The PAL/ Secam/ NTSC decoders are all on one dinky little chip, why make 3 when one will do them all.

Plus, you cannot implement changeable region codes on a DVD player without them being able to read ........, yep, other regions discs!

Tho', certainly in PAL land, most players have abandoned region codes altogether now and come preset to 0 for "all regions", those that aren't have a 3 or 4 key remote button sequence (described in perfect Chinglish in the manual) to set it to 0.

Send him a NTSC disc, it'll be fine.


CS

Seth Bloombaum
June 13th, 2009, 11:31 AM
Chris, I'm glad you've had good experiences with playing NTSC in PAL countries.

Mine have not been so happy. The first time my video came across in black & white and not full screen and with an off aspect ratio was the last time I took an NTSC DVD to Europe. How much of this was the player and how much the display I can't say.

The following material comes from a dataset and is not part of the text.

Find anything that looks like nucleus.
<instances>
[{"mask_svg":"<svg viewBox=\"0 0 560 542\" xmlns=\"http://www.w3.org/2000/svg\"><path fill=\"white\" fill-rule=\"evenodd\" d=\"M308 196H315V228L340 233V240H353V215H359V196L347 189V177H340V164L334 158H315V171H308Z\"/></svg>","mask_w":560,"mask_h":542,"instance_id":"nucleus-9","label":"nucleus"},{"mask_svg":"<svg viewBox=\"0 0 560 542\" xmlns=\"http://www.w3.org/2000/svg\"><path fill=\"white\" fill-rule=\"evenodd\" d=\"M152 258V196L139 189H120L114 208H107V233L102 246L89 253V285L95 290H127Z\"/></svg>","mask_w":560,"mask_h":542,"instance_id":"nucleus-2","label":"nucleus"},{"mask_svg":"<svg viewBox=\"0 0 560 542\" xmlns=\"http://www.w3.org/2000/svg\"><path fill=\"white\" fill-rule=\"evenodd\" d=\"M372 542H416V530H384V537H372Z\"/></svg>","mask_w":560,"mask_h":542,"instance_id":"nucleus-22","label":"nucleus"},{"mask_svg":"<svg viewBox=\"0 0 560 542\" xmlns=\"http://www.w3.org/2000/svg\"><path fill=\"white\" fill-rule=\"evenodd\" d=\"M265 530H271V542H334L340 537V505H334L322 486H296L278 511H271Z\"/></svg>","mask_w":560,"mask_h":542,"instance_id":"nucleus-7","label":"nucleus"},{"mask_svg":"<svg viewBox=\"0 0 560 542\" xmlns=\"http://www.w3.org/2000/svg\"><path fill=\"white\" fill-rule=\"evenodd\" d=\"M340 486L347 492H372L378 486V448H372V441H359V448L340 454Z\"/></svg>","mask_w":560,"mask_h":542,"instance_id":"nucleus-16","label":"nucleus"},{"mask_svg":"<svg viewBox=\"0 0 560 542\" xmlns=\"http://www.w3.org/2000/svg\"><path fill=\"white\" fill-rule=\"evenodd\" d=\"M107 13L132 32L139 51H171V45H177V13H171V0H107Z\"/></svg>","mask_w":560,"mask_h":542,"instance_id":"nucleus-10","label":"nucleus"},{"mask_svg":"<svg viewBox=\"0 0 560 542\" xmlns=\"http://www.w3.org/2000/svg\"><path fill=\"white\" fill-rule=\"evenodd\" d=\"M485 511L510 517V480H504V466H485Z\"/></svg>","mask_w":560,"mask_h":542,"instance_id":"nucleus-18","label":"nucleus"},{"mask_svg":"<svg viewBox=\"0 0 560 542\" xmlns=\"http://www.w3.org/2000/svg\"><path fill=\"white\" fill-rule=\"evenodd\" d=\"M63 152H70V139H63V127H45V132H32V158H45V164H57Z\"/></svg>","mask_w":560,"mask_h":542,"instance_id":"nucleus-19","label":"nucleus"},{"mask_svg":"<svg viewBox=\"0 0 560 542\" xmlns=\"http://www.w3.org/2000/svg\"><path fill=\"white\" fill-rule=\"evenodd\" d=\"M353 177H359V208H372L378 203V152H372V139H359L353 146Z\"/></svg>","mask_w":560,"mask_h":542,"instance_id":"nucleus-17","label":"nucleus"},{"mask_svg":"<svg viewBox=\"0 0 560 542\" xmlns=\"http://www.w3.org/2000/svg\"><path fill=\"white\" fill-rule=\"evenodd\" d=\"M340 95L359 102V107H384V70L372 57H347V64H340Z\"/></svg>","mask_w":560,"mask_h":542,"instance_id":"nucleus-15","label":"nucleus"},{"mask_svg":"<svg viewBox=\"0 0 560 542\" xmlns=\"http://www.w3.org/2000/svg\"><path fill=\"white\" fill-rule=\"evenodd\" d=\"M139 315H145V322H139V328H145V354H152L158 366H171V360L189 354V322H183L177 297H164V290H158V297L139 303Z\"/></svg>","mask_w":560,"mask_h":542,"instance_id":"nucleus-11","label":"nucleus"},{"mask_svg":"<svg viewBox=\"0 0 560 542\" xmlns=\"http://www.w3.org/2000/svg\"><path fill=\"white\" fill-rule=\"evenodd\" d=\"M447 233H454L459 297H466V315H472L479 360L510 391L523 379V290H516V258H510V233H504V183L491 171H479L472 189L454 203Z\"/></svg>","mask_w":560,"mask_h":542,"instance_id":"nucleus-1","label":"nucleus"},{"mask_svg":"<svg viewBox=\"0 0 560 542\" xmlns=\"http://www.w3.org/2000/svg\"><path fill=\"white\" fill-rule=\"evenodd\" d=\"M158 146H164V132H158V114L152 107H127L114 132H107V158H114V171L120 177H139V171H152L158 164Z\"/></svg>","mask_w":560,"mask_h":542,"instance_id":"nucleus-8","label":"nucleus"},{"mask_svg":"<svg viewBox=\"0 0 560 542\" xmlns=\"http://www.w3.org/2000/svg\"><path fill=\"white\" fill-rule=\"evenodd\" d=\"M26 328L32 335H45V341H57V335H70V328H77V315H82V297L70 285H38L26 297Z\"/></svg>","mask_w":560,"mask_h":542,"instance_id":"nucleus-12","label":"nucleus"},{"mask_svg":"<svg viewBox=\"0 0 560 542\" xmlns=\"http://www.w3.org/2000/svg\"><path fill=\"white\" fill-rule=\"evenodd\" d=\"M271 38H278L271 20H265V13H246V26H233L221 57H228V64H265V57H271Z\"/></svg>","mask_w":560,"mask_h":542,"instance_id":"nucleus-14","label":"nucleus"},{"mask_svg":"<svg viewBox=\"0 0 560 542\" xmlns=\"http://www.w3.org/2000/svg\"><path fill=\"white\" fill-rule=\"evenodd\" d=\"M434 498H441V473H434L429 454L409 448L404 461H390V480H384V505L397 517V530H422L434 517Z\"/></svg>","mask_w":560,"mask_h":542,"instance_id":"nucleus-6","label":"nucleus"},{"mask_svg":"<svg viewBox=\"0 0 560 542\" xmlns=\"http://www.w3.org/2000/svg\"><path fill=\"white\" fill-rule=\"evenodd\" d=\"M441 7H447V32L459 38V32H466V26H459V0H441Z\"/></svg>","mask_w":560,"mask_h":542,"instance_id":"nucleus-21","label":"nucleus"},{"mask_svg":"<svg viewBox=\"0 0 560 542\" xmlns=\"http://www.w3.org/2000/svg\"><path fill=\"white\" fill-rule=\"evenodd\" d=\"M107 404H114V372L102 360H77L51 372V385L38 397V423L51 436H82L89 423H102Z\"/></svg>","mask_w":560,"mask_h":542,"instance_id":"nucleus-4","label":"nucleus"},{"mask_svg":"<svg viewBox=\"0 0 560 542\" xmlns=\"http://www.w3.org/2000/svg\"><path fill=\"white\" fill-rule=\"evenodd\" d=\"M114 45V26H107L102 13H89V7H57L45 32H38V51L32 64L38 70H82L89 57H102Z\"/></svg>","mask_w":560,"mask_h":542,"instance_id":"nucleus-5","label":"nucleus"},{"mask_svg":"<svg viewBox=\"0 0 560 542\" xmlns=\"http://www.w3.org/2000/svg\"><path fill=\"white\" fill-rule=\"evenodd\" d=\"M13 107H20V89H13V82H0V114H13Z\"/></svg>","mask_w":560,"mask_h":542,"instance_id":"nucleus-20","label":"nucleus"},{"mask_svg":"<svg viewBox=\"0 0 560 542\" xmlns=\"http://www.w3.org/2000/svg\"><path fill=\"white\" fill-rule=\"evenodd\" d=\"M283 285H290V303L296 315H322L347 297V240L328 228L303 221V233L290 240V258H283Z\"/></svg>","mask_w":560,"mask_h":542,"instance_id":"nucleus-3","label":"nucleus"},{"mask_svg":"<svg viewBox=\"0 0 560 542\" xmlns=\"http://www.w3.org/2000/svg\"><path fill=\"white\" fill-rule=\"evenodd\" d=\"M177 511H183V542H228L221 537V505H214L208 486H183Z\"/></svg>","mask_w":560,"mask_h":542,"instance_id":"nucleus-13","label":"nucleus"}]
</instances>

Granted, I am an old stick in the mud... made enough mistakes to know that when something inevitably goes wrong in a project, I want to be able to assure a client that I took an all-due-diligence approach, that the distribution media was of the correct standard for delivery, that it was tested, that all risks possible were identified and managed appropriately.